Yang ketiga adalah kardinal baru dari Portugal, yang termuda dari antara yang lain, karena lahir di tahun 1965. Dia adalah pengelola arsip dan perpustakaan Vatikan, sesuatu yang penting dalam tradisi Gereja. Akan tetapi selain menulis buku teologi dan Kitab Suci, dia dikenal pula sebagai penyair, dengan menerbitkan beberapa buku puisi tulisannya.
Pengangkatan jabatan Gerejani tidak saja berbicara tentang nama dan jabatan yang diembannya. Di dalamnya berbicara pula tentang pesan yang hendak disampaikan. Hal tersebut berlaku pula dalam pengangkatan Kardinal. Nama-nama yang diangkat, menggambarkan apa yang menjadi visi pastoral dan arah penggembalaan Paus Fransiskus.

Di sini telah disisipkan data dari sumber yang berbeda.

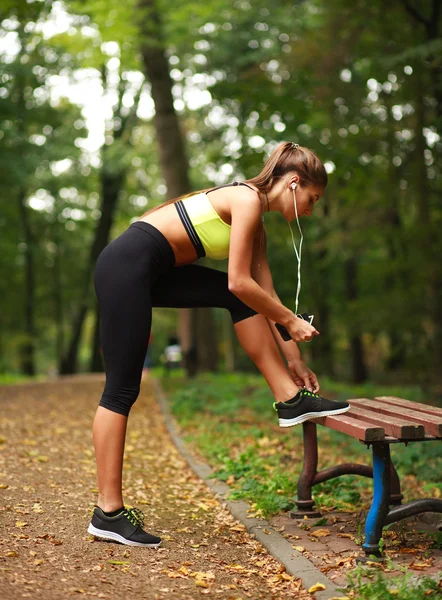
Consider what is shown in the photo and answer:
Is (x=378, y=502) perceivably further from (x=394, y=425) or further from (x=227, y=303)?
(x=227, y=303)

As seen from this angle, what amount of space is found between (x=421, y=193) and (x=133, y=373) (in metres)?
9.30

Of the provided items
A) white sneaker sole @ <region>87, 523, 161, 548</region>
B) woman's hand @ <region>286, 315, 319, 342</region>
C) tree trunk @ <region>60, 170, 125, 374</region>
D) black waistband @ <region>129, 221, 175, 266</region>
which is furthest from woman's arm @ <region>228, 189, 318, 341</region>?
tree trunk @ <region>60, 170, 125, 374</region>

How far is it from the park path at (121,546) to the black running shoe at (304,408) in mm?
694

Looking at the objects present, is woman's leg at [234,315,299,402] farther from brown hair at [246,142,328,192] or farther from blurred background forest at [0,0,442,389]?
blurred background forest at [0,0,442,389]

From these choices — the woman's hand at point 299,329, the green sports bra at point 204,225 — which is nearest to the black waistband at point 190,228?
the green sports bra at point 204,225

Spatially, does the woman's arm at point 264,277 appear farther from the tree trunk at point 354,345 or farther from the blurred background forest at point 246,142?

Akan tetapi, hal ini tidak saja berbicara tentang Paus Fransiskus sebagai pribadi, namun pula Gereja sebagai tubuh. Kardinal terpilih menambah jumlah elektor, yang berhak memilih Paus. Mereka nanti di bulan oktober akan berjumlah 124. Para kardinal ini terdiri dari 16 kardinal yang dipilih Yohanes Paulus II, 42 dipilih Benediktus XVI, dan ada 66 kardinal yang dipilih oleh Paus Fransiskus. Dari perhitungan jumlah ini bisa dikatakan kalau Paus Fransiskus meletakkan dasar bagi gerak serta arah Gereja ke depan: Gereja yang terbuka akan dunia, agar kehadiran Gereja semakin menjadi tanda dan pewarta sakramen keselamatan kasih Allah di tengah dunia.
Dalam rasa syukur atas para gembala kita, para pangeran Gereja, terlebih Ignasius Kardinal Suharyo Hardjoatmodjo, kita ikut berjalan bersama Gereja dalam peziarahannya sebagai murid-murid Kristus yang mewartakan Injil Kerajaan Allah. Kita bersyukur kepada Allah yang senantiasa menyertai Gereja dengan memberikan kepada kita gembala-gembala-Nya.